[Items listed in a dataset]
--*--
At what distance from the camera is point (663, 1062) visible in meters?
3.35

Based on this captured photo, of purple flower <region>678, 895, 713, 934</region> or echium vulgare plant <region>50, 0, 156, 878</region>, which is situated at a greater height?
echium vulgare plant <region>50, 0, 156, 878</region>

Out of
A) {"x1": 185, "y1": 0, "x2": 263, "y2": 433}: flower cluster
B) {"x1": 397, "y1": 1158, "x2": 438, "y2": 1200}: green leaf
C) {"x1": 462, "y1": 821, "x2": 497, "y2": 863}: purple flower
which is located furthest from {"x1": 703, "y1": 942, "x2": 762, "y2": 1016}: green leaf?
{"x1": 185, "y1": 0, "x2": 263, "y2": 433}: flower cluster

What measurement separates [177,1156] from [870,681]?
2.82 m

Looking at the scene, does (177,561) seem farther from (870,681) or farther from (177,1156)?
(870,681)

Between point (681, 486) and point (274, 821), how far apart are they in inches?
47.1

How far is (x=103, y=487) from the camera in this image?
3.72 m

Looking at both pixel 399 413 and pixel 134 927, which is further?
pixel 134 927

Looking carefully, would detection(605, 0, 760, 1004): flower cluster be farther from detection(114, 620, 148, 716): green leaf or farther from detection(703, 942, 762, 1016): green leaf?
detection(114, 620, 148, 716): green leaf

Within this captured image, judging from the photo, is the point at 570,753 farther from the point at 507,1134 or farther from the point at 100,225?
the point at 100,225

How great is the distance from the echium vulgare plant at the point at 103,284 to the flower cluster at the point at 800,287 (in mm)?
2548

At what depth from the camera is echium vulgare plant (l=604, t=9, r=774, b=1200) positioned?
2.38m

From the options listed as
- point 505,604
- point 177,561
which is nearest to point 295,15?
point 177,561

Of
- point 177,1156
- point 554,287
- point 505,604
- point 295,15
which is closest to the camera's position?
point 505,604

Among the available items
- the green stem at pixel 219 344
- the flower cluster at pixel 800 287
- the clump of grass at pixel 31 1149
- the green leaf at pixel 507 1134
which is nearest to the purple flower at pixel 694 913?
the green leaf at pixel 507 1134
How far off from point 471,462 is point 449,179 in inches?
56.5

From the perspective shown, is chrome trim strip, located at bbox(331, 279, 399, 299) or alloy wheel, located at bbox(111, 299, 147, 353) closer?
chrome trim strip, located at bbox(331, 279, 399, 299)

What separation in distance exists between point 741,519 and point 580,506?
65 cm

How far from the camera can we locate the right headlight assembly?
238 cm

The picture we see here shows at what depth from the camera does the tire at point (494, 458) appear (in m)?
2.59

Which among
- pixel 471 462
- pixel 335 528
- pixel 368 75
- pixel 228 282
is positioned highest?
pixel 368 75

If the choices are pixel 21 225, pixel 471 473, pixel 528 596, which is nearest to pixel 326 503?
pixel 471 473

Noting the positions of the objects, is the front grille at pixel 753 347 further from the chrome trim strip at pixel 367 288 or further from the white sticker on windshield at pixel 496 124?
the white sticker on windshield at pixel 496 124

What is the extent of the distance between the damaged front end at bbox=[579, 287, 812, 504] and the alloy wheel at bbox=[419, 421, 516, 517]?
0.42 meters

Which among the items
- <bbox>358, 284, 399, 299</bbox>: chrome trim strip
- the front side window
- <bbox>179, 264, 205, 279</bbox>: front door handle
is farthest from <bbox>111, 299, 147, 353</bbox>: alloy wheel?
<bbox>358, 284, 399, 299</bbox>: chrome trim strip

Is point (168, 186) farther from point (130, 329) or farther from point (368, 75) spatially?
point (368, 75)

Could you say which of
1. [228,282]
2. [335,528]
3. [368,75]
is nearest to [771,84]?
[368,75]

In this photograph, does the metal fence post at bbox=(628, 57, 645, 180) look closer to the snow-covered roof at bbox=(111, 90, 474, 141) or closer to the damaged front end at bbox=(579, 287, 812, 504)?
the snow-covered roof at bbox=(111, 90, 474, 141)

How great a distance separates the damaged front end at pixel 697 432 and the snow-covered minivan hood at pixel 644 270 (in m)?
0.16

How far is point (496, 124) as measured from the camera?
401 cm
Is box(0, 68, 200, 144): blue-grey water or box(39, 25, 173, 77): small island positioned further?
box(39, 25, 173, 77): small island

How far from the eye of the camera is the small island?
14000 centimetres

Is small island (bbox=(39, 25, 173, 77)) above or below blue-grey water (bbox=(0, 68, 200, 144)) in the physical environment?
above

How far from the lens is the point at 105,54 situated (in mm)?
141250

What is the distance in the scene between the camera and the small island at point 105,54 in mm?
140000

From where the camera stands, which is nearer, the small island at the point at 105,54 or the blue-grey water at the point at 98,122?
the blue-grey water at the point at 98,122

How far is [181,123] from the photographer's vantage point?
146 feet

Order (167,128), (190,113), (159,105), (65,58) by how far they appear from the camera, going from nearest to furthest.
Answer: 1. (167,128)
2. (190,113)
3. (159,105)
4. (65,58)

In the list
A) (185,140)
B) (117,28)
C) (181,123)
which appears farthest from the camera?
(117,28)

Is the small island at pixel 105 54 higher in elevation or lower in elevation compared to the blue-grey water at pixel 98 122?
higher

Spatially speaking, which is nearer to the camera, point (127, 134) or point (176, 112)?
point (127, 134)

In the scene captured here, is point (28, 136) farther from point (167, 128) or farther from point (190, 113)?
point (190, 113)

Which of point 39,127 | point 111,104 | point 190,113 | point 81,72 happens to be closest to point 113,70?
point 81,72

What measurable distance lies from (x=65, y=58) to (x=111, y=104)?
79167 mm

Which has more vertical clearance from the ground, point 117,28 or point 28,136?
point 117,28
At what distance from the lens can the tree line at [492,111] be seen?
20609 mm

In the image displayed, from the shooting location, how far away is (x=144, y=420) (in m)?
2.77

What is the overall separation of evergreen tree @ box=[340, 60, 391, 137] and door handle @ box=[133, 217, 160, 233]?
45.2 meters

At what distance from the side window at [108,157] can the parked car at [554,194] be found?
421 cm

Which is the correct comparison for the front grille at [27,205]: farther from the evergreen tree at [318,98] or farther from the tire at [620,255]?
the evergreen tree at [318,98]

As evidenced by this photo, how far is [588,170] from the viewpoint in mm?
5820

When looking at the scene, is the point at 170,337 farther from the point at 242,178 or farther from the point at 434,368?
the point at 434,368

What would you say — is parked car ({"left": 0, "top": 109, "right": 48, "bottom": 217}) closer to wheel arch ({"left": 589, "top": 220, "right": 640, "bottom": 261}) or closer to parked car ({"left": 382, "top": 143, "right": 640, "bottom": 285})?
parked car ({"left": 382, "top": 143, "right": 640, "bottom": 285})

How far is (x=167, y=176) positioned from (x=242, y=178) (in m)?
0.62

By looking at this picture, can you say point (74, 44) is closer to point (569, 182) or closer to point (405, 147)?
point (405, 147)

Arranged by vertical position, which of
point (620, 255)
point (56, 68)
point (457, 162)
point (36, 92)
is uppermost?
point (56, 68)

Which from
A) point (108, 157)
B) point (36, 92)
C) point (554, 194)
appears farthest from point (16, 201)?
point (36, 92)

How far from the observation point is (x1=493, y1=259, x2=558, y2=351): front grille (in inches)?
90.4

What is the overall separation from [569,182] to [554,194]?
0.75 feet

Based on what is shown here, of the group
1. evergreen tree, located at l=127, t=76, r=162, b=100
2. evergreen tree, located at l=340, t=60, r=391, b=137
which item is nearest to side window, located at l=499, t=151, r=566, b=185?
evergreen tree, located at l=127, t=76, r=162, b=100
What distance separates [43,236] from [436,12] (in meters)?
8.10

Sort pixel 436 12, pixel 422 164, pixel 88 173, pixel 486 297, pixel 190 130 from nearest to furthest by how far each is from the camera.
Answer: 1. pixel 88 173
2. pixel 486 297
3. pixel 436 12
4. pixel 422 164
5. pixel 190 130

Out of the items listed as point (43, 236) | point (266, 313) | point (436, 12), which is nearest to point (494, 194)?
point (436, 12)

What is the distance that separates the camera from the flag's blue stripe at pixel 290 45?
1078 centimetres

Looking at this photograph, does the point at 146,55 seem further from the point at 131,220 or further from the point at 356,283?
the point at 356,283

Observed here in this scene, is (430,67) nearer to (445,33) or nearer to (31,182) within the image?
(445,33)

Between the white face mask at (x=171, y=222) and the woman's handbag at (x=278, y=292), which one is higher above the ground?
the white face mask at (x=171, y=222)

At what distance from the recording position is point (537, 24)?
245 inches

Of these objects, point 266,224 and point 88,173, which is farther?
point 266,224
--*--
▶ _WHAT IS ASKED_: Return, unchanged, each line from the line containing "What distance separates" through the last line of the material.

▶ _ANSWER FOR THIS EXERCISE_:
What distance separates [43,236] from [436,12] (in meters)?
8.10

Sort pixel 436 12, pixel 422 164, pixel 88 173, pixel 486 297, pixel 190 130 from nearest to furthest by how far each is from the camera.
Answer: 1. pixel 88 173
2. pixel 486 297
3. pixel 436 12
4. pixel 422 164
5. pixel 190 130

Out of the items listed as point (43, 236) | point (266, 313) | point (436, 12), which is nearest to point (494, 194)?
point (436, 12)

What is the distance that separates the camera from the flag's blue stripe at pixel 290 45?
1078 centimetres

Looking at this photograph, does the point at 146,55 seem further from the point at 131,220 or further from the point at 356,283?
the point at 356,283

Observed here in this scene, is (430,67) nearer to (445,33) or nearer to (31,182) within the image?
(445,33)

Between the white face mask at (x=171, y=222) and the woman's handbag at (x=278, y=292), which one is higher above the ground?
the white face mask at (x=171, y=222)

At what distance from the recording position is point (537, 24)?
245 inches

Of these objects, point 266,224 and point 88,173, which is farther?
point 266,224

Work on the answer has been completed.